待办任务.
请接续这段讲述法国农业景观政策演变的文字，从它停下的地方往下写。

给定文段.
-------
二战结束后,为快速恢复战后经济、满足国家粮食需求,法国于1945—1950 年间先后通过了《莫奈计划》《第二个现代化和机械化计划》,并于1957 年在罗马国会大厦与德国、意大利、比利时、荷兰和卢森堡共同签署了《罗马条约》。为快速推进农业生产发展和农业现代化进程,会议提出发展共同农业政策[16]。共同农业政策下的农业生产是一种集约化、专业化的生产模式,相当于将农场组织成自主式“车间”。1962 年共同农业政策在法国正式生效,其利用现代化技术,采用单一和自上而下的生产模式,在一定程度上达到了预期目标。然而该政策对农业景观缺乏前瞻性的考虑,机械化生产、农药和化肥的大量投入使用以及养殖和畜牧业分离等,一定程度上导致树篱消失、草地和森林面积缩小、地块面积扩大、农作物轮作简化等现象,对法国的农业景观造成极大破坏。为表达对往日和谐、田园牧歌式农业景观的怀念,1982 年法国环境部于里昂召开了主题为“景观之死”(Mort du paysage)的研讨会[17]。这一会议的召开既是法国对于农业景观现状的反思,也是对农业景观固有价值的认可,对农业景观生活图景的憧憬,为农业景观的振兴奠定了基础。
自1980 年代起,景观、环境问题逐渐成为欧洲国家可持续发展、土地管理的重要内容。欧洲国家在关注粮食生产的同时开始注重农业景观发展问题,法国率先开启了农业景观的“振兴之路”。自1906 年起,随着遗产保护范围的扩大,法国陆续颁布了《历史文物建筑及具有艺术价值的自然景区保护法》《景观保护法》等遗产保护法,开始关注文化遗产本体的周边环境,使遭受城市威胁的乡村景观得到有效保护。在此影响下,法国自20 世纪末以来陆续通过了景观专项法以及《国家公园法》《农业指导法》《生物多样性法令》等相关法,并尝试与农业政策相结合,为农业景观的保护与开发提供了法律政策保障。此外,自1990 年起,法国将景观、可持续发展概念纳入农业政策,并引入生态、景观方法以促进生态农业的转型发展,激发了农业景观综合功能的发挥。2006 年《公约》正式在法国生效,法国在景观知识普及、景观政策制定、景观保护行动实施、景观规划方法构建等方面对《公约》作出了回应。在《公约》的引导下,法国形成了较为完善的景观体系,农业景观也因此得到长足发展。
-------
所附清单.
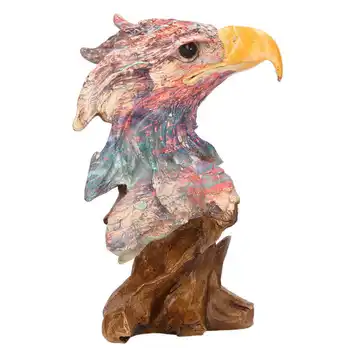  снимка на статуя на Главата Орел Северна Европа проста защита на околната среда смола украса на главата Орел живот офис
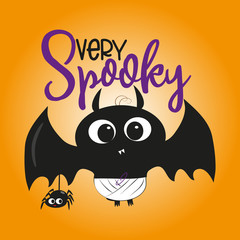 Very spooky halloween text, with cute blak bat, and little spider illustration graphic vector.  Young and happy, t-shirt graphics, posters, party concept, textile graphic, card.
-------
本题答案.
法国遗产保护历史悠久,遗产保护概念的每一次扩充和完善都以颁布相应的法律作为标志[18],与农业景观保护相关的法律正是在此背景下产生的,并通过相关法律、宪章得到了进一步加强。自1906 年起,法国陆续通过了《历史文物建筑及具有艺术价值的自然景区保护法》(1906 年)、《景观地法》(1930 年),进一步扩大自然纪念物基地的保护范围,如将具有艺术价值的自然景观纳入保护范围,并明确表示可借助分类、注册和开发许可等方式对农业景观进行保护开发。1993 年,法国颁布了第一部景观专项法(《景观法》),农业景观作为日常景观被正式赋予法定地位,其对农田区域内如何使用围篱、开发溪流甚至种植等内容作出了详细规定。在法国农业景观中,葡萄种植园景观最具代表性,为了保护、管理和改善葡萄园景观,并借助景观促进葡萄园文化传播和刺激旅游业发展,法国在联合国教科文组织委员会和国际古迹遗址理事会的支持下签署了《丰特夫罗国际宪章》(2003年),承诺共同维护葡萄园景观,随即国际葡萄与葡萄酒组织将景观作为葡萄栽培价值和栽培风土的重要要素[19-20]。此外,法国在新《农业指导法》(1999 年)、《农业、食品和森林未来发展法》(2014 年)、《生物多样性法令》(2016 年)等相关法律中将粮食生产、生物多样性保护等内容与农业景观相关联,肯定了农业的“生产”“生态”“环境”等多功能性[21],并指出农业将面临经济和环境双重挑战,而在此发展过程中要避免农业景观遭受破坏。法国自《景观法》以来一直在完善与农业景观相关的法律政策,并在保障粮食安全的基础上不断增加文化遗产保护、生物多样性维护等内容,极大丰富了农业景观的内涵与类型。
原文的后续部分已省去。